Highrises designed by the likes of Frank Gehry, Richard Meier and Jean Nouvel, however, don’t come cheap and require costly initial investments. In addition to keeping the precious architects content with a constant supply of imported mineral water and diamond encrusted drafting templates, the triple-premium materials and fixtures used in these buildings come with steep price tags.
While naysayers initially panned the starchitect craze as a pre-crash pipe dream incompatible with post-recession market realities, buildings like Gehry’s “New York” at 8 Spruce Street have actually been doing remarkably well during the downtown, according to Crain’s.
Frank Gehry’s 76-story rental just south of the Brooklyn Bridge, built by Forest City Ratner, has attracted much critical acclaim. And it’s filling up quite nicely, despite studio rents that typically top $3,000, according to Susi Yu, Forest City’s senior vice president, retail development.
Similarly, everybody’s favorite West Village condo, Superior Ink, has been selling big and legitimizing the starchitect craze. Designed by Robert A.M. Stern, the 17-story building was an investment, to say the least.
Its cost per square foot of construction made the project “one of the most expensive buildings we’ve built,” said Bruce A. Beal Jr., an executive vice president of Related Companies, Superior Ink’s developer. On the other hand, sales for tower units, which started well before construction was completed in 2007, “exceeded our expectations,” he said.

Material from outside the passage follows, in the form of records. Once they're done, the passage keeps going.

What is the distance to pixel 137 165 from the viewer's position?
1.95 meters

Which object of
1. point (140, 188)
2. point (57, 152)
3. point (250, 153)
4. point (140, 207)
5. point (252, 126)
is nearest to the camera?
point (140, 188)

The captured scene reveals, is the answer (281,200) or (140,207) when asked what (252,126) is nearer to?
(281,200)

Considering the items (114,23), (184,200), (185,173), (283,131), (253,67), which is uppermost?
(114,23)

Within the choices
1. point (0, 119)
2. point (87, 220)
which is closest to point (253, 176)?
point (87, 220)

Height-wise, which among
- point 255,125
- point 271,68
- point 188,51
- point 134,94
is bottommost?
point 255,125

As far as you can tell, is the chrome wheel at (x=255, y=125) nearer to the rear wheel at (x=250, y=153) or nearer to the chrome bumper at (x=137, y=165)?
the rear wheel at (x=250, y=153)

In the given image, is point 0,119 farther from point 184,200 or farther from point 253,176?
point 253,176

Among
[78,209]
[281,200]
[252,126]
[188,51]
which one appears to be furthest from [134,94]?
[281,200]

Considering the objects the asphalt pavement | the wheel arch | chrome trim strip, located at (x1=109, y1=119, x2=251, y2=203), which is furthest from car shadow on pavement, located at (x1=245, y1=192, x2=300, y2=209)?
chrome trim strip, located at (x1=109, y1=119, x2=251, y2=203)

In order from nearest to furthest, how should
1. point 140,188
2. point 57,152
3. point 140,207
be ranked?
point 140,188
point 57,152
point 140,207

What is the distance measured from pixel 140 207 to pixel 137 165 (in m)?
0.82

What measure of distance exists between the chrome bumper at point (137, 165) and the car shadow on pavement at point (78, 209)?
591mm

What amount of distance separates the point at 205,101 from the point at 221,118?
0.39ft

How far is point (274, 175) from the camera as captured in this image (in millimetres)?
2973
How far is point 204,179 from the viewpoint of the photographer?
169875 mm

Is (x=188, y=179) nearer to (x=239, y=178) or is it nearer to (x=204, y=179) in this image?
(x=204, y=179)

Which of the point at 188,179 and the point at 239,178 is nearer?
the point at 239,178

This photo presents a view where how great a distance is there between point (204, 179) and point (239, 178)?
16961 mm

Interest is still high. One buyer who bought an apartment for $25 million in 2009, resold it a year later for $31.5 million, which worked out to a whopping $4,983 per square foot.
Crain’s looks at the beloved 40 Bond and how the phenomenon has even spread to the outer boroughs, where Richard Meier’s On Prospect Park has, after some initial hiccups, become a smash success. The takeaway is clear: the post-boom era demands better architecture, not worse. Lest we slide back into the old reality of junkbox built at cut rates, the city will not only be aesthetically but economically worse off.